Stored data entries
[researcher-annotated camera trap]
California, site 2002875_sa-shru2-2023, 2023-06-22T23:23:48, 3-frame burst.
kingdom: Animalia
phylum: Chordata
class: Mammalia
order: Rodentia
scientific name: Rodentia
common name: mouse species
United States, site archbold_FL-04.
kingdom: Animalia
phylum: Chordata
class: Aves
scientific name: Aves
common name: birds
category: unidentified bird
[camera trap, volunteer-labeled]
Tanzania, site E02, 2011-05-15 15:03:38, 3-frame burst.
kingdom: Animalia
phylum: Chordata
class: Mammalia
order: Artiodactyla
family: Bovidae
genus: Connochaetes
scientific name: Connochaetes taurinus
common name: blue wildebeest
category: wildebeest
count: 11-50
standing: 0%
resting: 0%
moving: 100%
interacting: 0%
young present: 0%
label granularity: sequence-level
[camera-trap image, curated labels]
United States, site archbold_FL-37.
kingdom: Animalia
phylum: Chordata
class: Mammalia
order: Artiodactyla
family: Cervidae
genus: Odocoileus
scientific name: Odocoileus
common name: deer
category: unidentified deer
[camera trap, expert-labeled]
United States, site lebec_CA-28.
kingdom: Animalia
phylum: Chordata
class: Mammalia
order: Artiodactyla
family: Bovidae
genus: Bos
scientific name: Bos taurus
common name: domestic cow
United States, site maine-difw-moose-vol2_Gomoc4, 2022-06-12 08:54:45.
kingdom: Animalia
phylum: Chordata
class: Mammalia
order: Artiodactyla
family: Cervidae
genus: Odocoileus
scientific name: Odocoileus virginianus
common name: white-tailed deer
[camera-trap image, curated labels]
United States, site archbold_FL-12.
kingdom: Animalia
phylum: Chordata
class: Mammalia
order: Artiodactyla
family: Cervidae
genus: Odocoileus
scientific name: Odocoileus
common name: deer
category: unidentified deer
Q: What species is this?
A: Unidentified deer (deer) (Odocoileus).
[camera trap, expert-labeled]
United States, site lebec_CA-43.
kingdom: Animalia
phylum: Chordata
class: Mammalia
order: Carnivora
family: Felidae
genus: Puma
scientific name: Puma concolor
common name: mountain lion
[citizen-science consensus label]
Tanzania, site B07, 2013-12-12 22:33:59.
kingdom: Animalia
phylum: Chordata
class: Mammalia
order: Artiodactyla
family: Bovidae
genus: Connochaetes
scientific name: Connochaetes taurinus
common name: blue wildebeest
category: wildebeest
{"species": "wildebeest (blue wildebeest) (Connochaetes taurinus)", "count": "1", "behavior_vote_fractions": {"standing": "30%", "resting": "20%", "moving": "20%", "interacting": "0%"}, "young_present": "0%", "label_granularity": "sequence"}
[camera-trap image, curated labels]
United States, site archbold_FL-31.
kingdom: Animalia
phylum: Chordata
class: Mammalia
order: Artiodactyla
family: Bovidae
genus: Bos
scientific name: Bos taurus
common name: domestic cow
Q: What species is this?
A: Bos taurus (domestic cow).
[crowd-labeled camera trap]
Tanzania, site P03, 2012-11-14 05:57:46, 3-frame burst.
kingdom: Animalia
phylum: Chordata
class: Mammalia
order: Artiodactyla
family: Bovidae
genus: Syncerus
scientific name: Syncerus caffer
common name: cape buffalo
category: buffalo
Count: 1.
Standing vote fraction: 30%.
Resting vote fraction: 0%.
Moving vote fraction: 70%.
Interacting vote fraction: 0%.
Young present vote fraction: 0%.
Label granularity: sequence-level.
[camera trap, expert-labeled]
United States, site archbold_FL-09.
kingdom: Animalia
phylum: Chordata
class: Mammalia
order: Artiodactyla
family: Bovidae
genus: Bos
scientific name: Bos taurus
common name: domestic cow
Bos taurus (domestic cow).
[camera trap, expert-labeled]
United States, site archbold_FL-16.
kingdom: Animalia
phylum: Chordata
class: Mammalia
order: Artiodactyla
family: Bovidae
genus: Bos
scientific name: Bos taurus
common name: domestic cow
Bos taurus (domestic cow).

▶ The problem
Look through the entries and find each line that has the string "United". Copy those lines.

▶ Expected answer
United States, site archbold_FL-04.
United States, site archbold_FL-37.
United States, site lebec_CA-28.
United States, site maine-difw-moose-vol2_Gomoc4, 2022-06-12 08:54:45.
United States, site archbold_FL-12.
United States, site lebec_CA-43.
United States, site archbold_FL-31.
United States, site archbold_FL-09.
United States, site archbold_FL-16.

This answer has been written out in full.